How graph databases model relationships with pointer

The aforementioned differences in the two approaches lead to some implications about the use-cases each can serve well.

Graph databases store data like object-oriented languages.

As relational databases don't incorporate a concept of a relationship, we need to model them explicitly as data into our schema. This leads to a discrepancy from the object-oriented modeling that we use in most programming languages. Each object can maintain a collection of other objects it is related to. These references are usually pointers to objects in-memory, and we do not have to store them explicitly. Nor do we have to find the object in memory with some foreign key attribute. Therefore, quite some overhead is required to do the so-called object-relational mapping.

Graph databases store data like object-oriented languages - we have direct pointers to related objects. Therefore, the object-relational mapping is more straightforward.

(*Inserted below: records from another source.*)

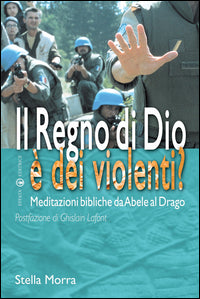 Il regno di Dio è dei violenti? Meditazioni bibliche da Abele al drago - Stella Morra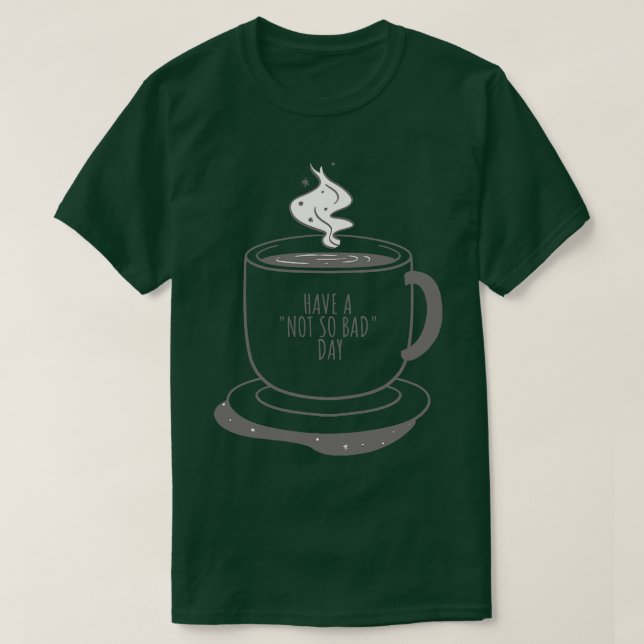 Camiseta La Copa De Café Tiene Un Buen Día No Tan Malo (Diseño del anverso)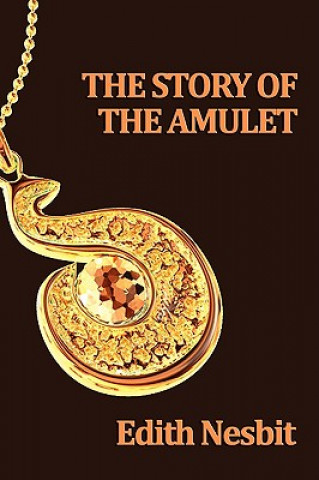 Kniha Story of the Amulet Edith Nesbit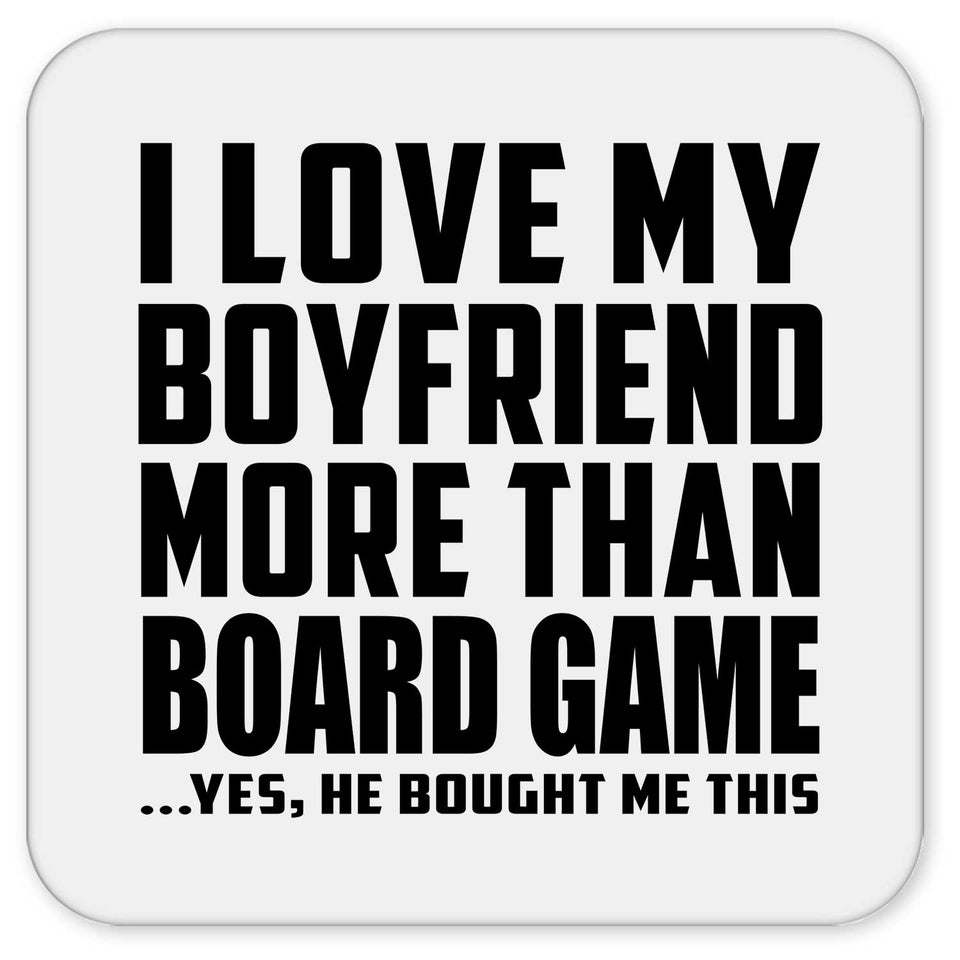 I Love My Boyfriend More Than Board Game - Drink Coaster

The traversal of a single relationship can be done at constant time.

As graph databases can jump from one entity to a related one just by following a memory pointer, we call this index-free adjacency. We do not have to find a foreign key in a different table (using an index) or - even worse - find a key in a mapping table, and the resulting foreign key in a third table to follow a relationship. Therefore, the traversal of a single relationship can be done at constant time. Meaning, it is independent of the size of the data stored in the graph database. Whereas we have to scan one - potentially multiple - indices in a relational one, which is growing with the data size.

It just feels wrong to write multi-hop queries in SQL.

While it is indeed possible to model connected data and relationships in relational models, once we try to follow paths with multiple hops using SQL query language, we might get the feeling what we are writing down is not quite the thing that we want to accomplish. We have to join tables on some condition that we have to specify manually to find neighbouring data - potentially multiple times and therefore write ugly nested queries. It feels bulky and like a lot of overhead is occurring. If something like this happens, it's usually a strong indicator that we are using a technology not quite the way it was designed for. We don't want to join entire tables - we want to look up one particular data point.

In graph databases this looks different. As they were designed to query related data based on the structure of connection, they offer a concise and intuitive syntax to do so. We can specify exactly what paths we want to find. No join conditions or complex nested queries, no mapping tables - just the simplest description of what we want to find.

Conclusion

Graph and relational databases differ in one fundamental design principle: Graphs do have a concept of a relationship and relational don't. That's why a graph database can manage interconnected data much more efficiently. Still, both have their reasons for existence: Graphs perform better and are more intuitive to use when analyzing an entire context close to a single data point - potentially with multiple hops. However, if the exploration of highly joined and densely connected data is not a requirement, a relational model may serve the needs similarly well.